[Provided information Boundary: Start]

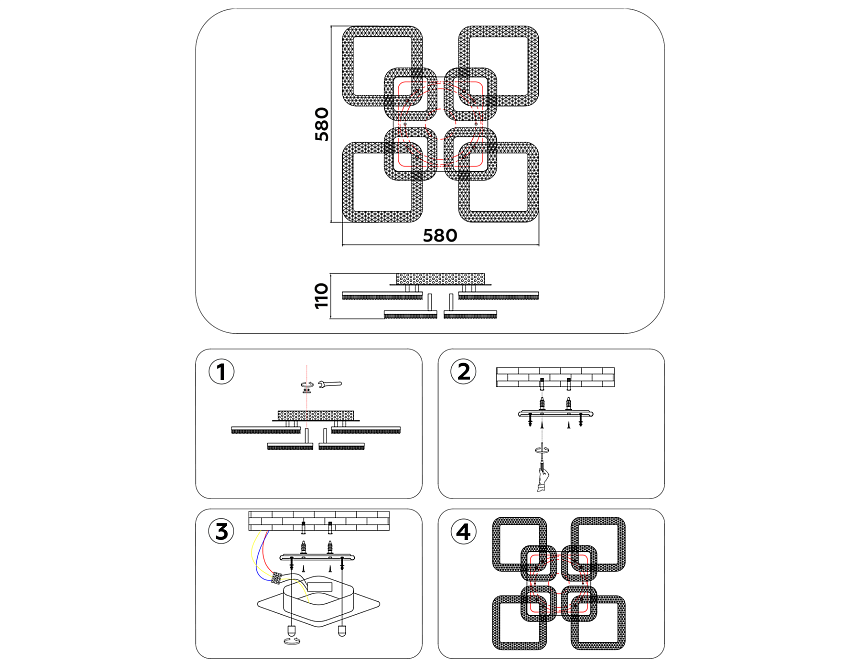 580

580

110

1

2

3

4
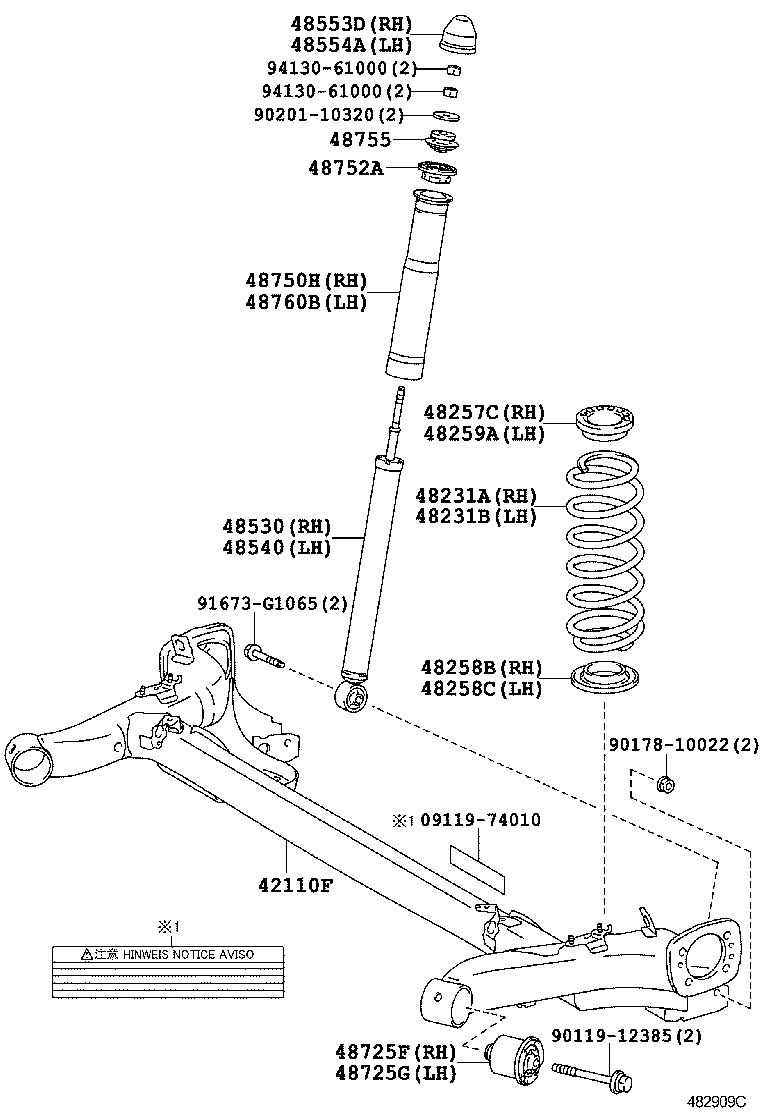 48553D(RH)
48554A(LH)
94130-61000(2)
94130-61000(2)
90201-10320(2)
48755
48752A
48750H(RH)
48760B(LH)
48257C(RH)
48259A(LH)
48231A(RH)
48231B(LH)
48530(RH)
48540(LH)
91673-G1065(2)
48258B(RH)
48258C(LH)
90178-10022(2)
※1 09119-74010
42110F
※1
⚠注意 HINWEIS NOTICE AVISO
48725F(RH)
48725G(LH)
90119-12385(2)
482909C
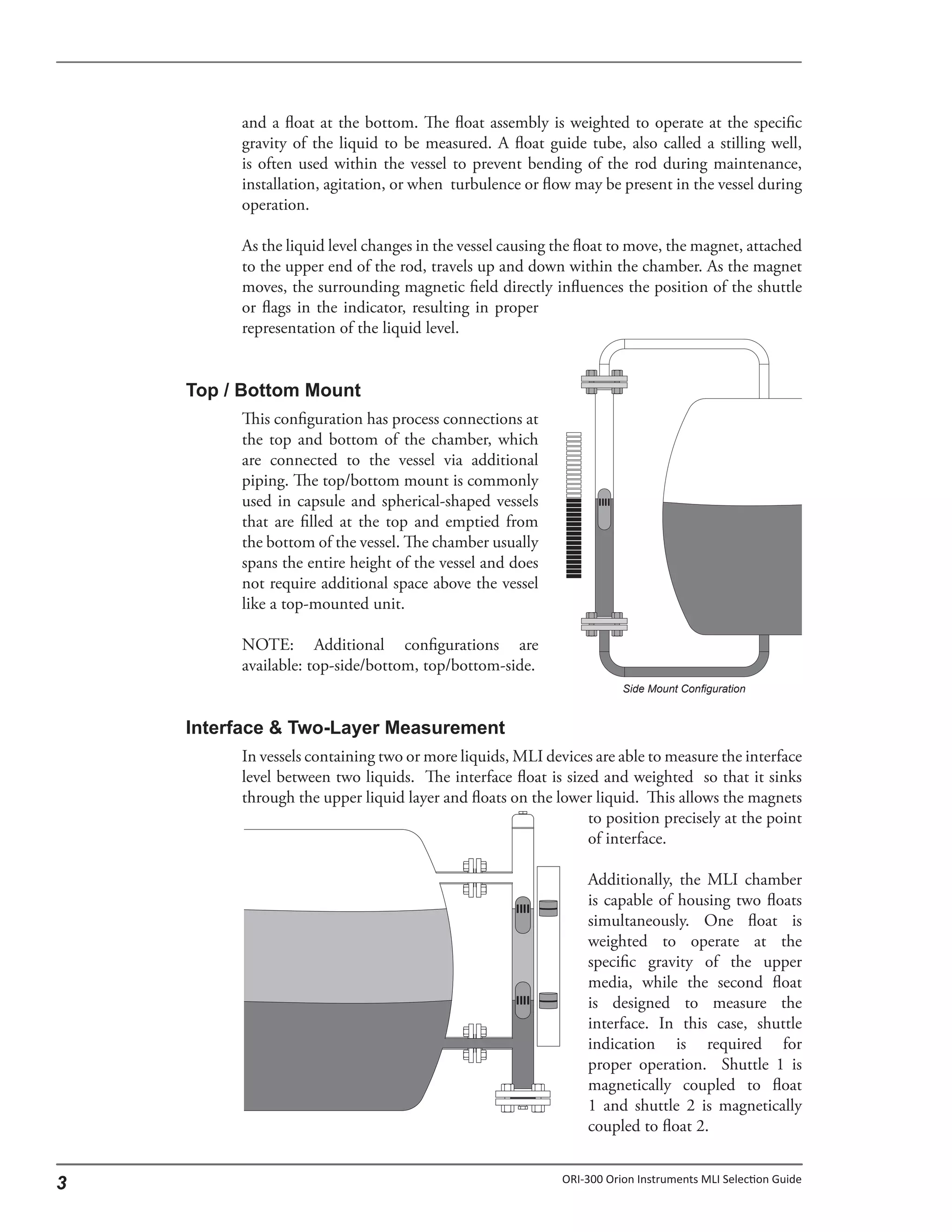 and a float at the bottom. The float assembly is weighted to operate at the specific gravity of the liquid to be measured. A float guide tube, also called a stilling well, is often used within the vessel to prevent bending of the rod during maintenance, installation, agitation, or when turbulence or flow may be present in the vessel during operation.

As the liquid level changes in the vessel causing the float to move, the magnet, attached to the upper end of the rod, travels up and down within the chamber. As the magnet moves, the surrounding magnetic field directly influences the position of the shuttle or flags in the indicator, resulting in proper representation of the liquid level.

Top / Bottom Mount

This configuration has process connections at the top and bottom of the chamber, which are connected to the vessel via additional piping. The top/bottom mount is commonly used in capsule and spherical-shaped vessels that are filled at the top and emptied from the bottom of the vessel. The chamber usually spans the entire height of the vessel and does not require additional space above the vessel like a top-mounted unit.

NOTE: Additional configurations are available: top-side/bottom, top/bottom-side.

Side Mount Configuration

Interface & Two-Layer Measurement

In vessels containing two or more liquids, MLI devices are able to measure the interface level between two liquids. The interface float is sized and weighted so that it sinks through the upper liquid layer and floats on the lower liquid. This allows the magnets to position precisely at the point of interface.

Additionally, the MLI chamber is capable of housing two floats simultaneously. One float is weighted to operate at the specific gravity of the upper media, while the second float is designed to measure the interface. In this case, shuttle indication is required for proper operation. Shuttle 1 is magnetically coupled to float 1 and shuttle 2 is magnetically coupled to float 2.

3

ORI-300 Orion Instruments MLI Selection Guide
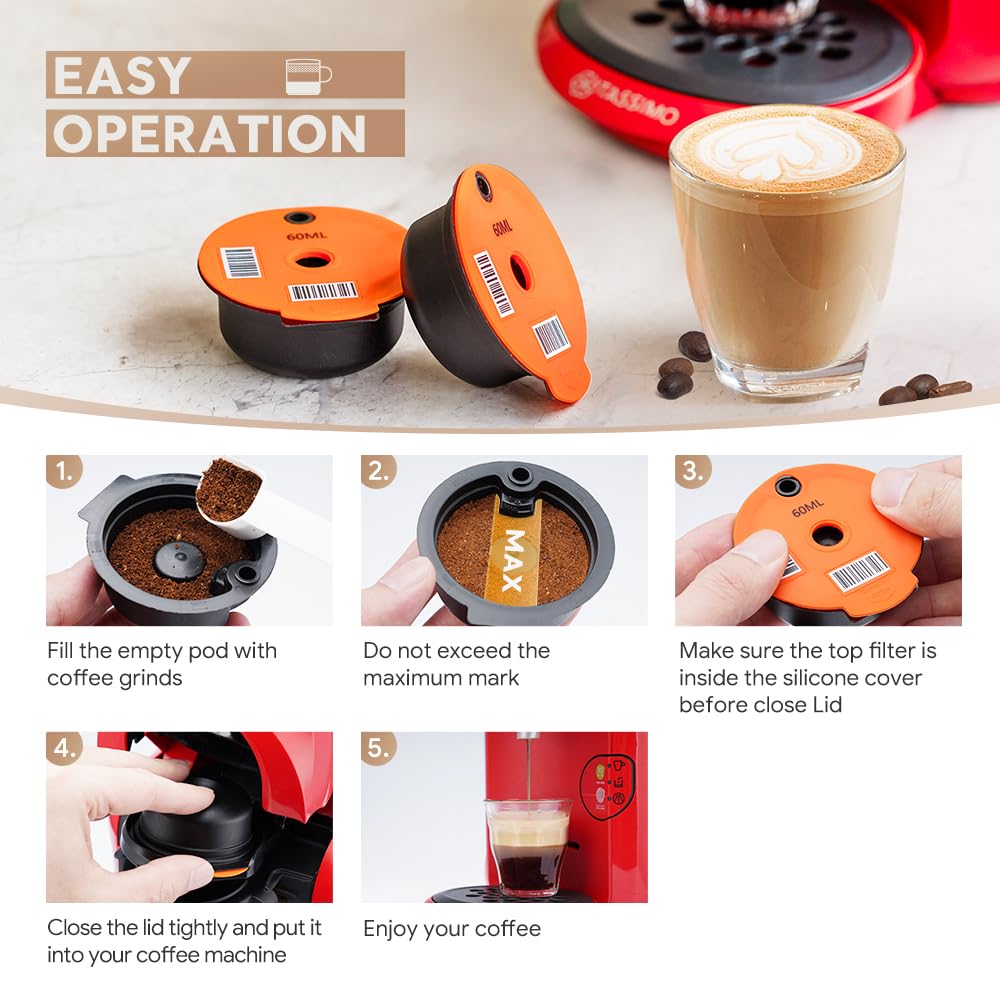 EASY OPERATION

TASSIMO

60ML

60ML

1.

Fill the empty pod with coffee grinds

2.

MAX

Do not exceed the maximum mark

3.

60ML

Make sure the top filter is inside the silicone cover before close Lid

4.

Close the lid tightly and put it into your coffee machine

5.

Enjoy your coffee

[Provided information Boundary: End]

### What the task asks
Where does the word "your" occur in the records? Return every line that holds it.

### Solution to this exercise
Close the lid tightly and put it into your coffee machine
Enjoy your coffee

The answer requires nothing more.